Re: Add /ready-to-test bot to airflow CI

Jarek Potiuk Sat, 24 Oct 2020 12:14:28 -0700

Some short update - seems like we can get 50% 60% saving in job usage by
the "unapproved PRs". We are progressing with implementation :D.


On Sat, Oct 24, 2020 at 10:55 AM Jarek Potiuk <jarek.pot...@polidea.com>
wrote:

> FYI. We found out with Tobiasz, that it will be a bit better and if we add
> "*Approved*" label in the PR that the workflow will automatically set
> when the issue gets approved.
>
> This way we have state of the PR approval (we know when it changes) and
> know that we should re-run last "small matrix" successful run when the
> label changes to "Approved".
>
> This will also be an additional indication to committers in case of
> queues and delays we se. It might be that the "small" matrix run is already
> successful, the PR gets approved but the "full matrix build" is delayed due
> to queuing. Such PR will have green "merge" button and might get merged by
> mistake - but it will not have the "Approved" label yet. Setting the label
> and re-running the build will happen at the same time.

------------------------------------------------

- _What to do_
1/ Answer these about the thread above:
(a) Who did Jarek Potiuk find out the label approach with?
(b) What label would the workflow set automatically when the PR gets approved?
(c) What color "merge" button might a PR have while its "full matrix build" is delayed?
2/ Please edit the part of the thread starting with "Jarek Potiuk Sat, 24" and going on through "with implementation :D.", putting "deployment" in place of "implementation".

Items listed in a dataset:
------------------------------------------------

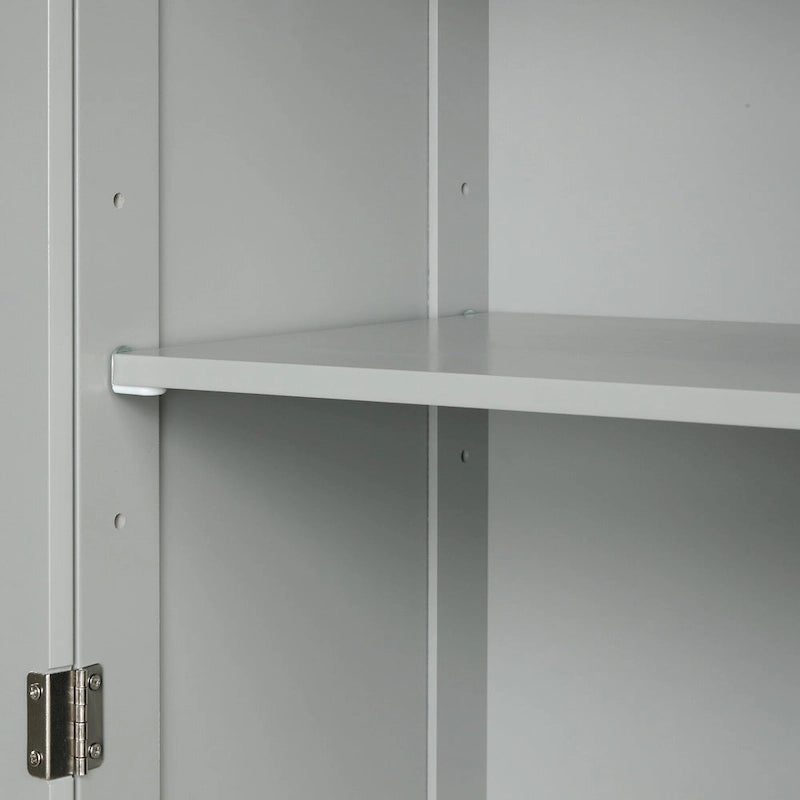 Storage Cabinet with Drawers and Adjustable Shelf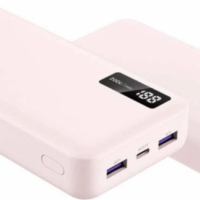 Внешний аккумулятор UGREEN PB312 (65589B) 20000mAh Two-Way Fast Charging 2*USB-A&1*USB-C 20W Power Bank - Pink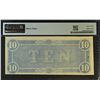 Image 2 : UNITED STATES CIVIL WAR: CONFEDERACY: 10 dollars, 17.2.1864, PMG graded MS63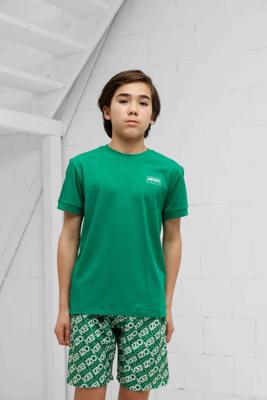 Kenzo Small Logo T-Shirt Kids Groen - Maat 7/8 jaar - Kleur: Groen | Soccerfanshop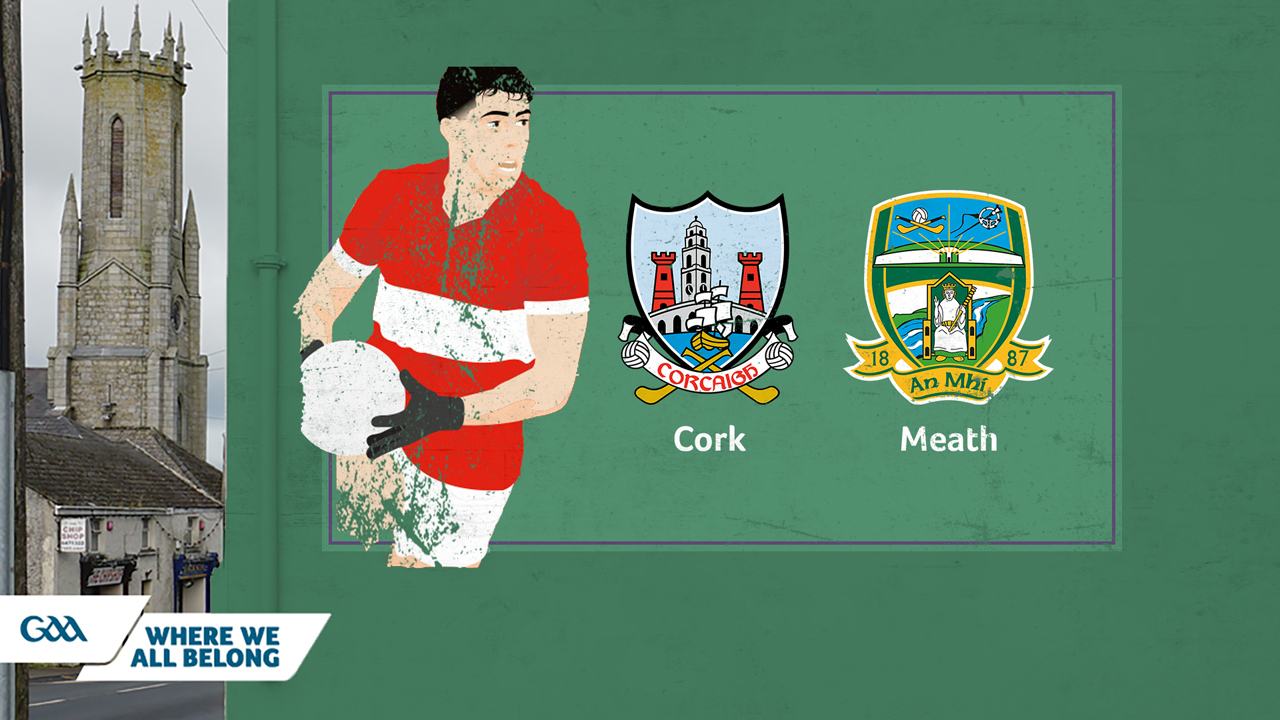 Cork GAA Football vs Meath GAA Football poster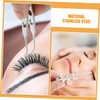 IWOWHERO 2pcs Professional Eyelid Treatment Tool Stainless Steel Tweezers Multifunctional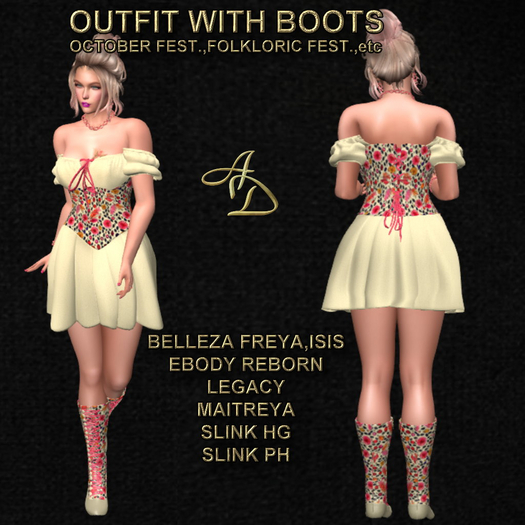 OUTFIT WITH BOOTS_OCTOBER FEST. DEMO
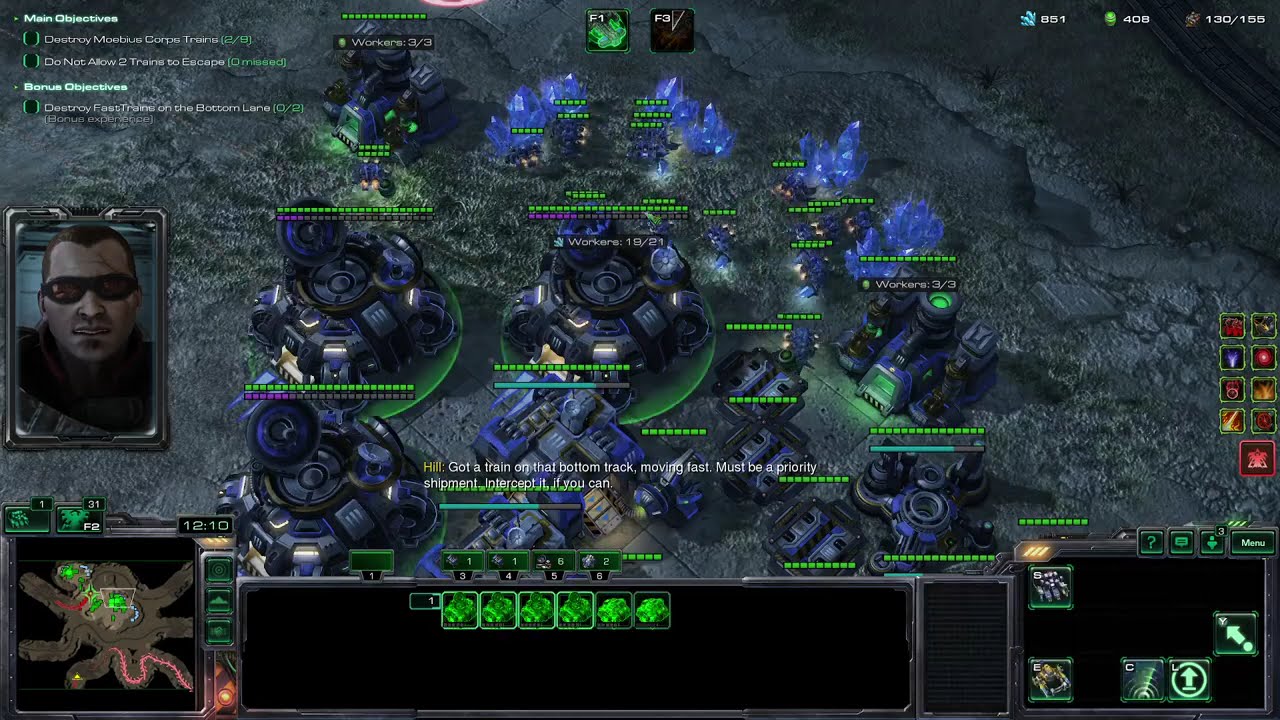 Starcraft 2 Co-op - Oblivion Express Diffusion + Life Leech + 6 Mutators Solo with P0 Raynor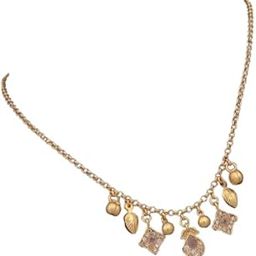 18-Inch Elegant Brass Mangalsutra for Daily Wear with Leaf & Bead Charms and Stone-Studded Gold-Toned Pendant Accents | Heritage Traditional Necklace for Women-image-77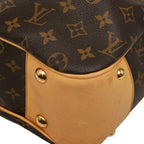Louis Vuitton Monogram Boetie MM Tote Brown Leather — view 6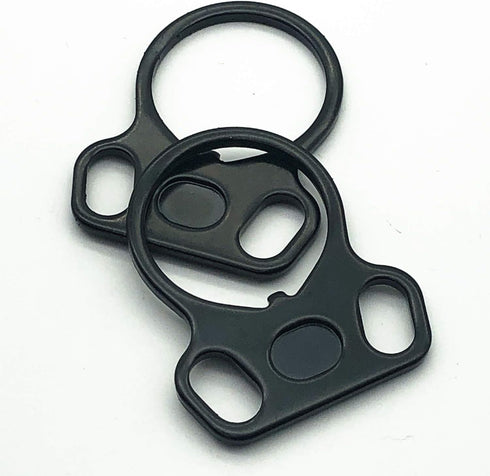 Two Point Sling Mounts, 2-PCS Durable Heavy-Duty Sling Attachment Ring in Black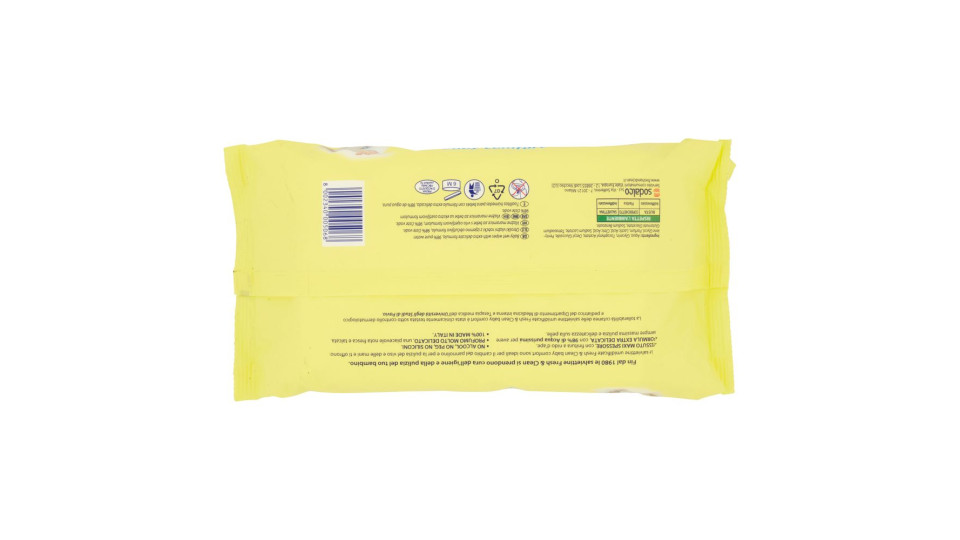 Fresh & Clean Baby Comfort Salviettine 72 Pz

------------------------------------------------

- _Task solutions_
1/
(a) Tobiasz
(b) "Approved"
(c) Green

2/
Jarek Potiuk Sat, 24 Oct 2020 12:14:28 -0700

Some short update - seems like we can get 50% 60% saving in job usage by
the "unapproved PRs". We are progressing with deployment :D.